Bir önceki PPK kararında, Kurul'un enflasyondaki geçici artışların enflasyon görünümünü bozmasına izin vermeyeceğinin yer aldığını hatırlatan Başçı, bu doğrultuda önümüzdeki dönemde ek parasal sıkılaştırmaların daha sık uygulanabileceğinin vurgulandığını ifade etti.
Şimdiye kadar yaptıkları parasal sıkılaştırmaların en kısa 5 gün, en uzun 8 gün sürdüğünü anımsatan Başçı, geçen kurul toplantısından dünkü kurul toplantısına kadar geçen 1 aylık sürede 2 kez ek parasal sıkılaştırma yaptıklarını, birinin 6 gün, diğerinin 5 gün sürdüğünü kaydetti.
Dün yapılan PPK toplantısında fiyatlama davranışlarına dair riskleri sınırlandırmak amacıyla önümüzdeki dönemde mevcut sıkı duruşun korunacağının kararlaştırıldığını ifade eden Başçı, "Bu şu demek; ek parasal sıkılaştırma daha sık uygulanabilecek demiştik ve yine daha sık uygulanabilir. Bu aynen duruyor.
İlave olarak, bu çerçevede gerektiğinde daha kısa süreli ek parasal sıkılaştırmalar da kullanılabilecek. Yani 5 günün altına da inebiliriz. 1 gün süreli ek parasal sıkılaştırma bile yapabiliriz. şartlara göre 2 gün de olur, 3 gün de olur. Mutlaka etkili ve geçici olması gerekiyor. Bu ilave bir yenilik.

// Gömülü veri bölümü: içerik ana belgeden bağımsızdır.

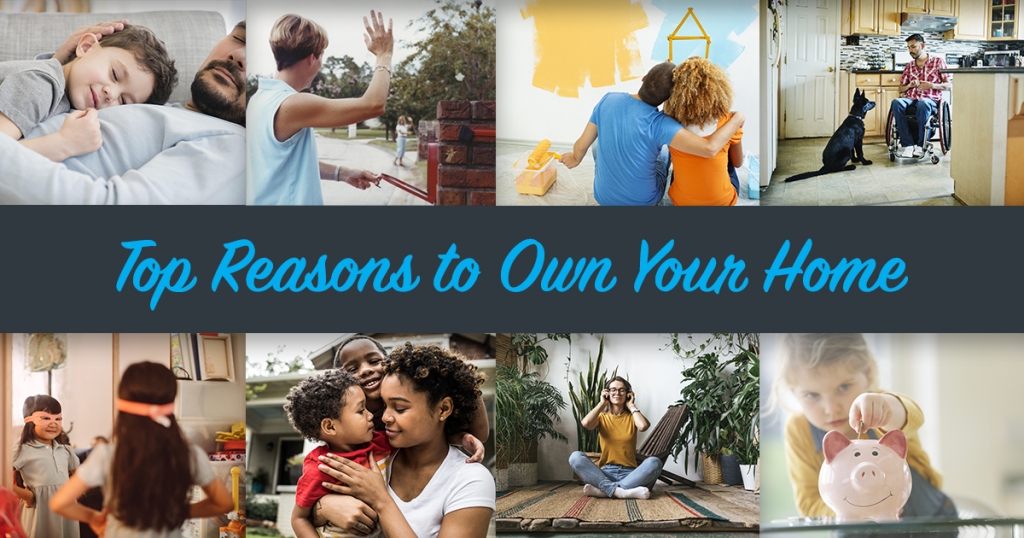 Top Reasons to Own Your Home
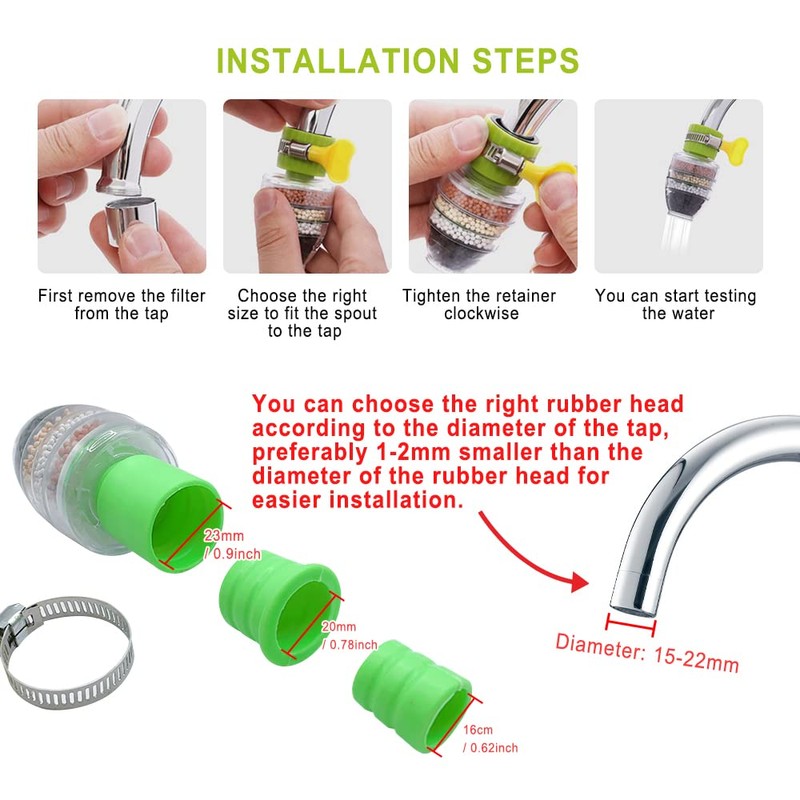 INSTALLATION STEPS

First remove the filter from the tap

Choose the right size to fit the spout to the tap

Tighten the retainer clockwise

You can start testing the water

You can choose the right rubber head according to the diameter of the tap, preferably 1-2mm smaller than the diameter of the rubber head for easier installation.

23mm / 0.9inch

20mm / 0.78inch

16cm / 0.62inch

Diameter: 15-22mm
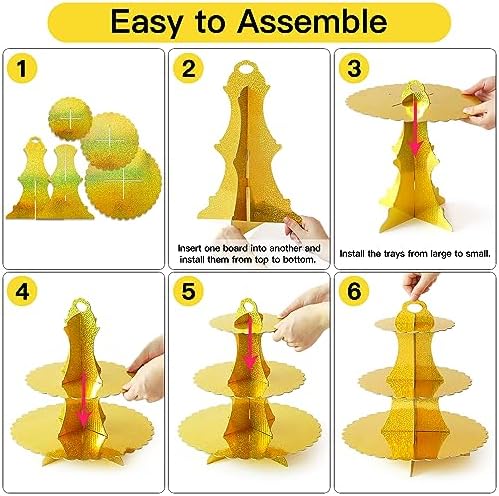 Easy to Assemble

1

2

Insert one board into another and install them from top to bottom.

3

Install the trays from large to small.

4

5

6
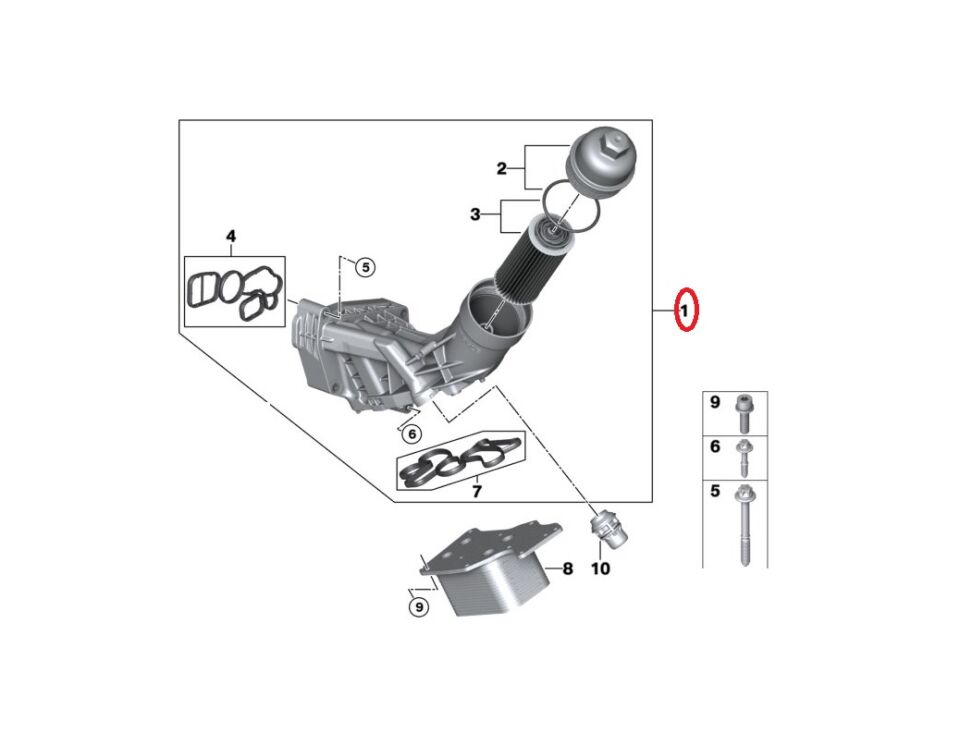 2
3
4
5
1
6
7
8
10
9
9
6
5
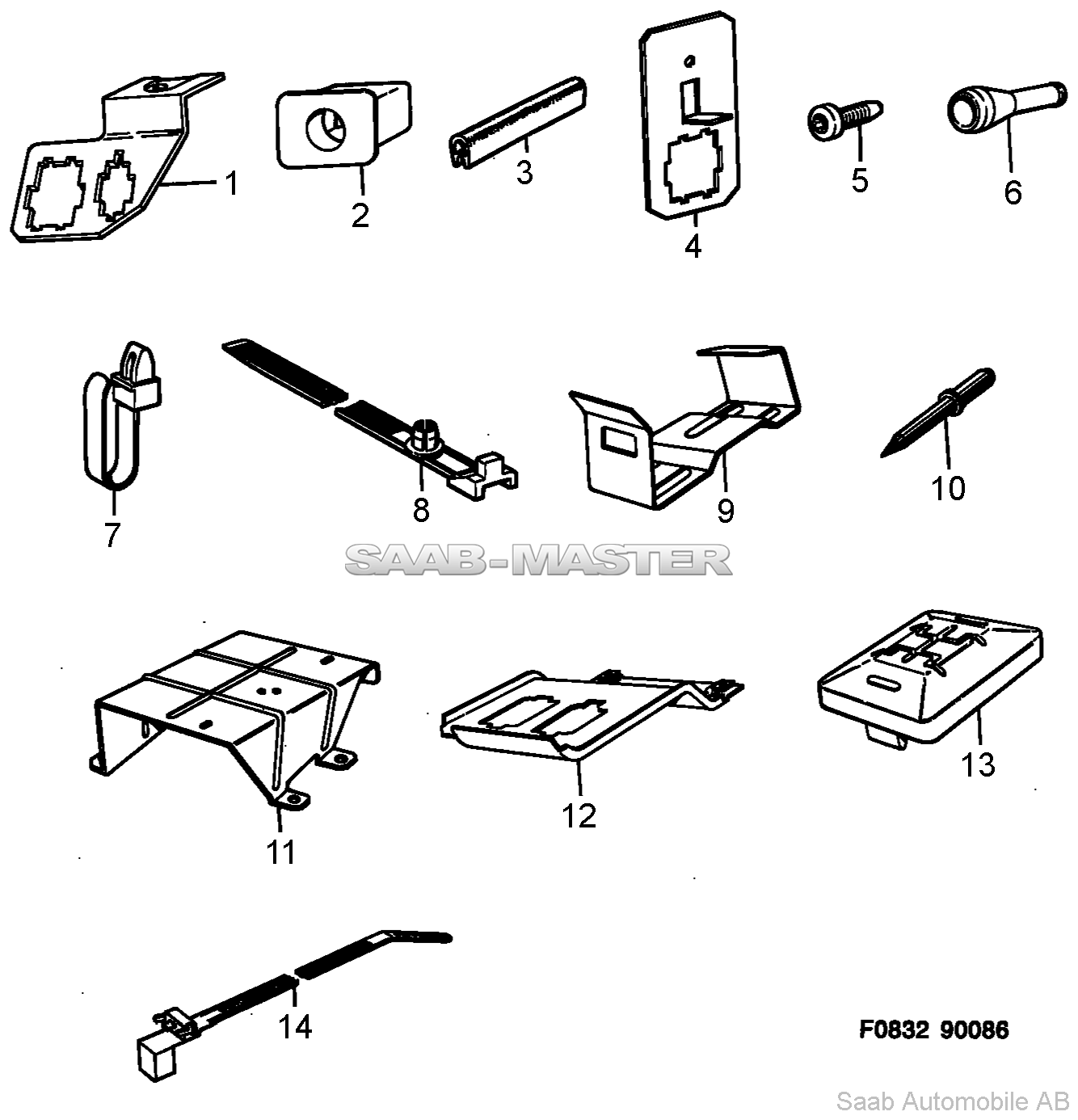 1
2
3
4
5
6
7
8
9
10
SAAB-MASTER
11
12
13
14
F0832 90086
Saab Automobile AB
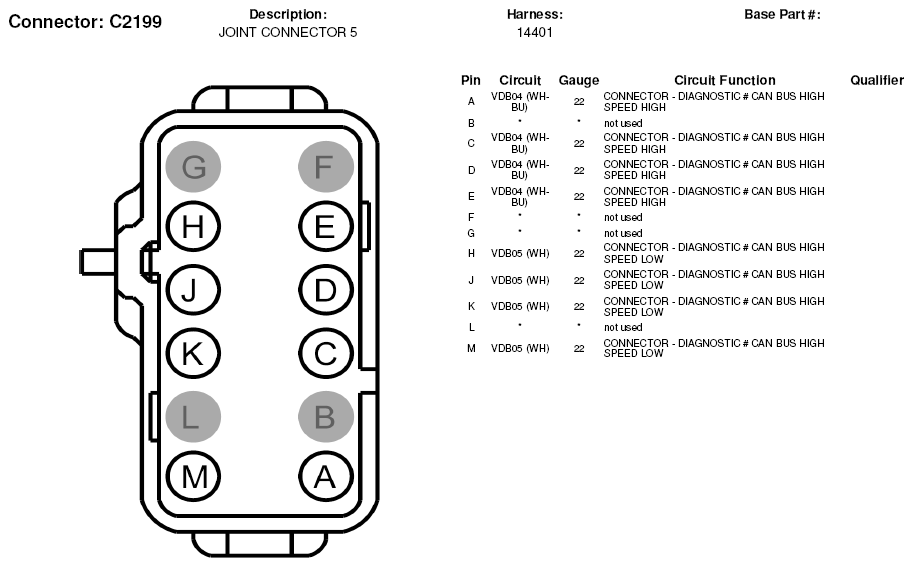 Connector: C2199

Description:
JOINT CONNECTOR 5

Harness:
14401

Base Part #:

G F H E J D K C L B M A

| Pin | Circuit | Gauge | Circuit Function | Qualifier |
|---|---|---|---|---|
| A | VDB04 (WH-BU) | 22 | CONNECTOR - DIAGNOSTIC # CAN BUS HIGH SPEED HIGH | |
| B | * | * | not used | |
| C | VDB04 (WH-BU) | 22 | CONNECTOR - DIAGNOSTIC # CAN BUS HIGH SPEED HIGH | |
| D | VDB04 (WH-BU) | 22 | CONNECTOR - DIAGNOSTIC # CAN BUS HIGH SPEED HIGH | |
| E | VDB04 (WH-BU) | 22 | CONNECTOR - DIAGNOSTIC # CAN BUS HIGH SPEED HIGH | |
| F | * | * | not used | |
| G | * | * | not used | |
| H | VDB05 (WH) | 22 | CONNECTOR - DIAGNOSTIC # CAN BUS HIGH SPEED LOW | |
| J | VDB05 (WH) | 22 | CONNECTOR - DIAGNOSTIC # CAN BUS HIGH SPEED LOW | |
| K | VDB05 (WH) | 22 | CONNECTOR - DIAGNOSTIC # CAN BUS HIGH SPEED LOW | |
| L | * | * | not used | |
| M | VDB05 (WH) | 22 | CONNECTOR - DIAGNOSTIC # CAN BUS HIGH SPEED LOW | |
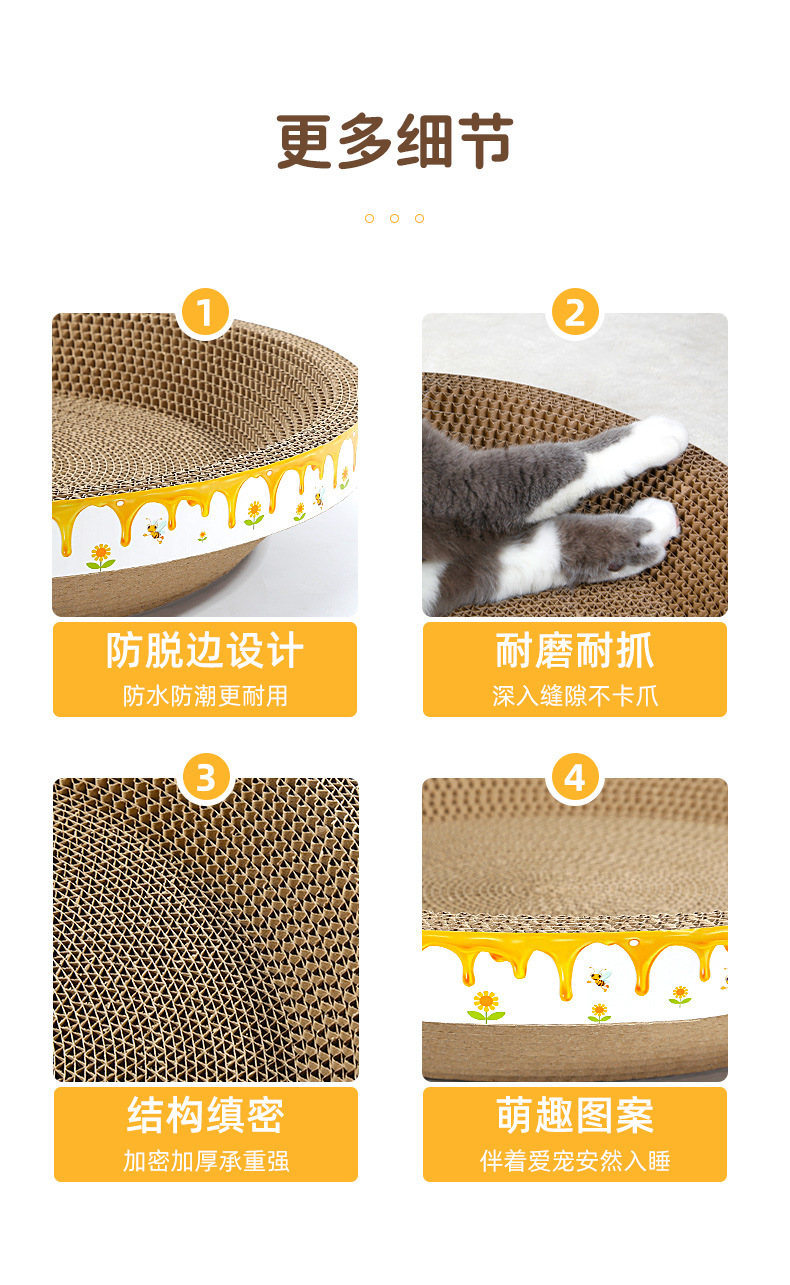 更多细节

1

防脱边设计
防水防潮更耐用

2

耐磨耐抓
深入缝隙不卡爪

3

结构缜密
加密加厚承重强

4

萌趣图案
伴着爱宠安然入睡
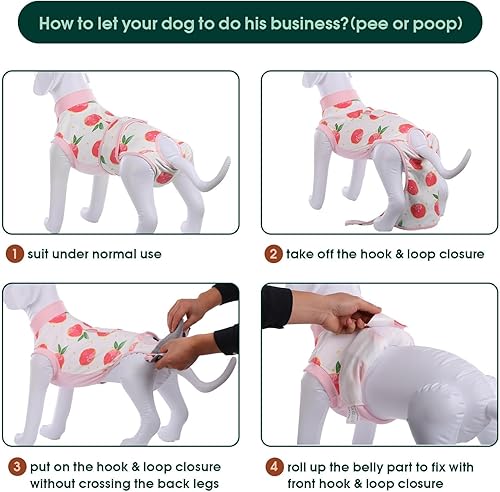 How to let your dog to do his business?(pee or poop)

1 suit under normal use

2 take off the hook & loop closure

3 put on the hook & loop closure without crossing the back legs

4 roll up the belly part to fix with front hook & loop closure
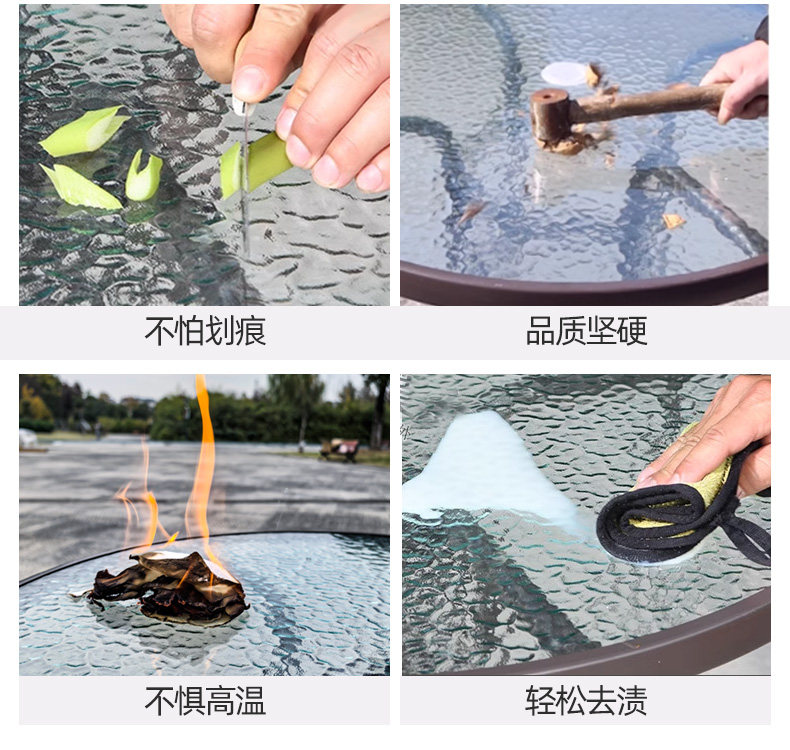 不怕划痕

品质坚硬

不惧高温

轻松去渍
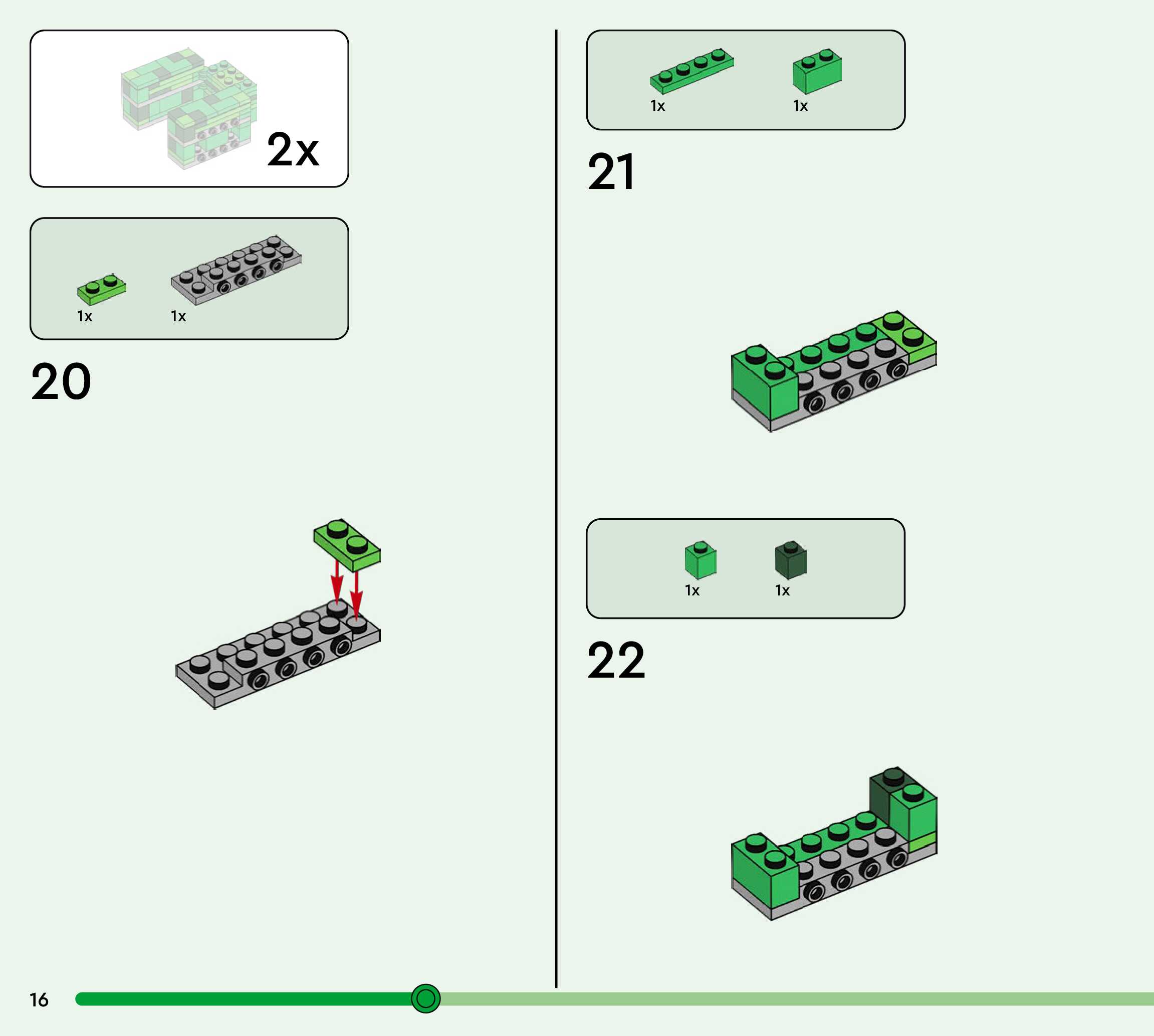 2x

1x 1x

20

1x 1x

21

1x 1x

22

16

Burada aslında para politikasını biraz daha güçlendiriyoruz. Hem daha sık hem daha kısa süreli yapabiliriz. Burada gayet dikkatliyiz" diye konuştu.
"Enflasyonda Mayıs ayında önemli düşüş gözlenecek"
Başçı, enflasyondaki tepe noktanın Nisan ayında görüldüğünü, Mayıs ayında önemli ölçüde düşüş gözleneceğini, yılın son aylarında bu düşüşün hızlanarak devam edeceğini yineledi.
İç ve dış talep arasındaki dengelenmenin öngörüldüğü gibi sürdüğünü, dolayısıyla cari açıkta Ekim 2011'de başlayan iyileşme eğiliminin devam etmesinin beklendiğini anlatan Başçı, "Burada kademeli tam bir yumuşak iniş senaryosuna uygun şekilde kademeli bir iniş bekliyoruz. Halen cari açığın, gayri safi yurt içi hasılaya oranı yıl sonunda yüzde 8 civarında olabileceğini tahmin ediyoruz. Bu yıl yüzde 10 civarından 8 civarına düşecek. Gelecek yıl daha da düşecek" dedi.
Erdem Başçı, büyümenin 2012 yılı boyunca ılımlı seyretmesini öngördüklerini, Avrupa kaynaklı risklerin çok konuşulduğunu, ama bunlara karşı da finansal sektör politikalarında adımlar attıklarını, hükümetin de çok çeşitli alanlarda teşvik politikaları alanlarında önemli düzenlemeler gerçekleştirdiğini kaydetti.